Vous formulez une critique assez dure du Parlement européen dans votre ouvrage. Pourquoi, selon vous, les élections européennes à venir restent un rendez-vous important ?

Sur les élections : bien sûr que je pense qu'il faut aller voter. Et bien sûr, le rapport de forces au sein de cette institution aura une importance pour la politique européenne des cinq ans à venir. Et du coup, le spectre d'une droite nationaliste majoritaire au Parlement, où une forte minorité de parlementaires nationalistes est et reste une perspective relativement effrayante.

La seconde chose sur les élections, c'est de penser quand même que ce ne sont sans doute pas les enjeux les plus importants qui sont mis au cœur de la réflexion européenne. Si on veut être plus ambitieux et si on analyse la situation actuelle de manière un peu froide, les choses ont changé dans l'Union européenne de manière, à mon avis considérable du fait de la guerre en Ukraine. Il faut avoir quelque chose qui ressemble à une force défensive autonome et du coup un financement de la défense massif.
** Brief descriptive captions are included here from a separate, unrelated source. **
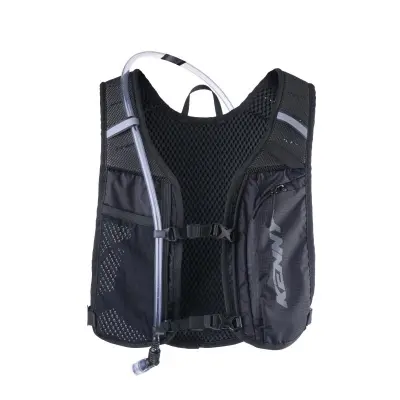 KENNY 6117021 HYDRATION BACKPACK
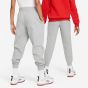 Nike Παιδικό Φόρμα Παντελόνι φλις FD3008-063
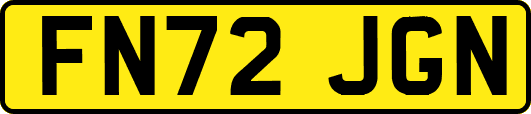 FN72JGN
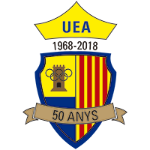 UE Aldeana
Si on veut ne pas être satellisé, il faut avoir dans ce moment décisif des transformations économiques mondiales, une force économique d'investissement qui nous permette de développer de nouvelles infrastructures collectives.

Et de ce point de vue, là où je veux en venir, c'est que la question budgétaire, à mon avis, et la question centrale qui se posera dans les quelques années à venir. Et là on a deux solutions en fait, aujourd'hui, sur la table, soit ce sont des accords à 27, des négociations à 27 comme on les voit, très chaotiques, avec des résultats dont j'essaye de montrer dans le livre qu'ils sont faibles au total. C'est à dire que le grand plan de relance européen reste extrêmement limité et que du coup, cette gouvernance européenne en matière budgétaire, elle reste défaillante. Mais la question de la gouvernance, des parlements nationaux, de Parlement européen, etc ne peut que se concevoir par rapport à ce diagnostic d'un défaut et d'une faille en fait considérable, dont la construction européenne, qui est cette question budgétaire et qui a toujours été en fait l'éléphant dans la pièce de la construction européenne.

Il y a ces derniers temps des discussions autour de la nécessité d'opérer une réforme institutionnelle de l'Union européenne. Dans votre ouvrage, vous évoquez la possibilité d'un parlement transnational. Quelles en seraient les contours ?

Ma manière de résoudre ça, effectivement, c'est de considérer que les seules autorités budgétaires légitimes aujourd'hui dans l'Union européenne sont pour des raisons historiques profondes, ce sont les parlements nationaux. Et que de ce point de vue, la seule manière de contourner ces accords des exécutifs, c'est de passer par la construction d'une nouvelle assemblée, d'une assemblée dont le pouvoir principal serait un pouvoir fiscal au niveau européen, ce que ne peut pas avoir le Parlement européen à mon sens. Et cette assemblée, elle doit être composée des parlementaires nationaux et les autorités légitimes dans nos démocraties pour voter les recettes du budget.

Merci à Guillaume Sacriste d'avoir répondu à mes questions et présenté les thèses passionnantes de son dernier ouvrage sur le Parlement européen. Nous, on se retrouve le mois prochain pour un nouvel épisode de parlons élections.